- **Exercise brief**
Reproduce the records below exactly, but leave their pictures out of the copy.
-- Stored data follows --
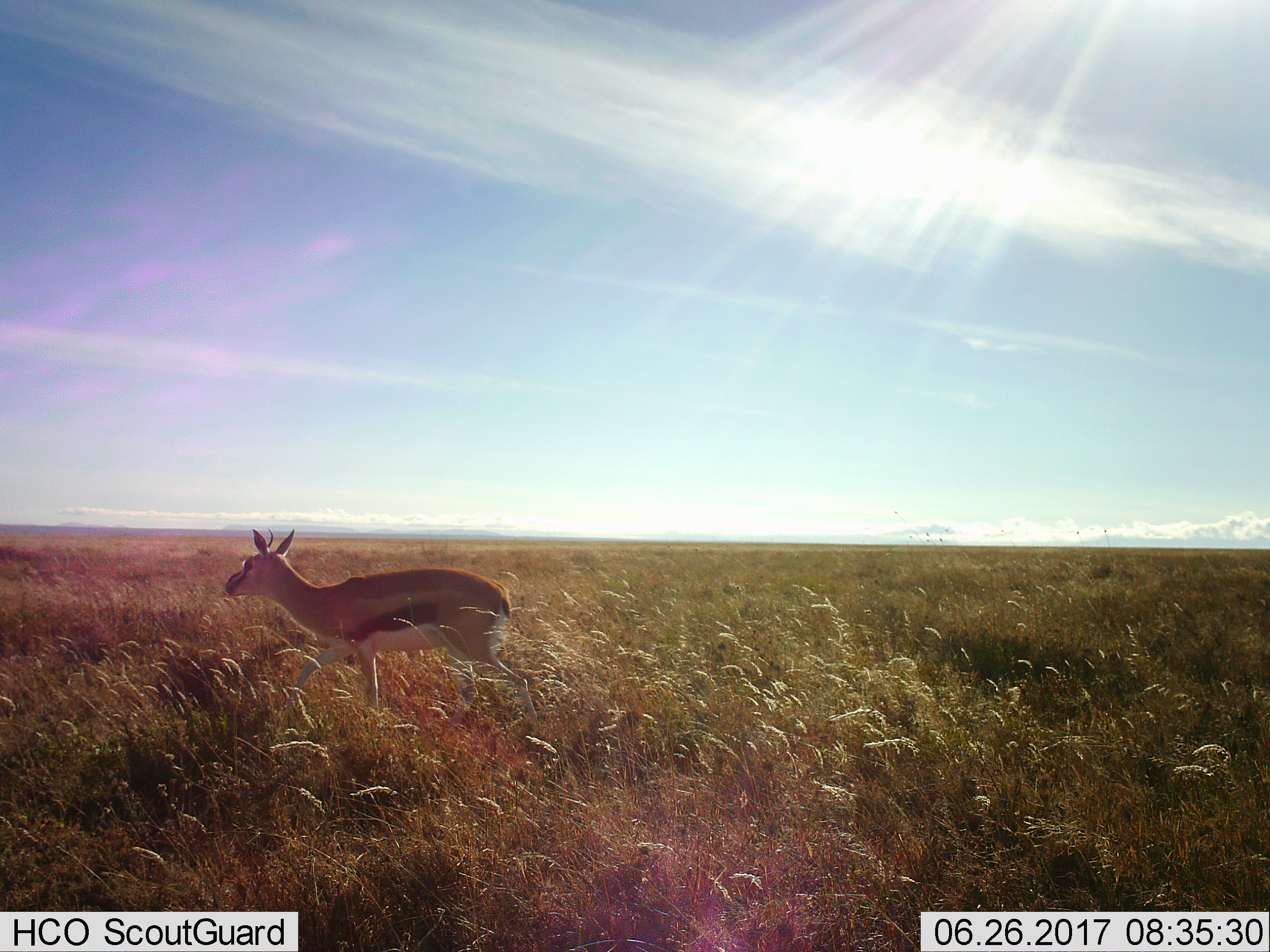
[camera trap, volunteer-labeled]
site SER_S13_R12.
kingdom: Animalia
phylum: Chordata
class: Mammalia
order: Artiodactyla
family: Bovidae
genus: Eudorcas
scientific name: Eudorcas thomsonii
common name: thomson's gazelle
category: gazellethomsons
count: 1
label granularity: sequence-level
-- Stored data concluded --
- **Solution for this problem**
[camera trap, volunteer-labeled]
site SER_S13_R12.
kingdom: Animalia
phylum: Chordata
class: Mammalia
order: Artiodactyla
family: Bovidae
genus: Eudorcas
scientific name: Eudorcas thomsonii
common name: thomson's gazelle
category: gazellethomsons
count: 1
label granularity: sequence-level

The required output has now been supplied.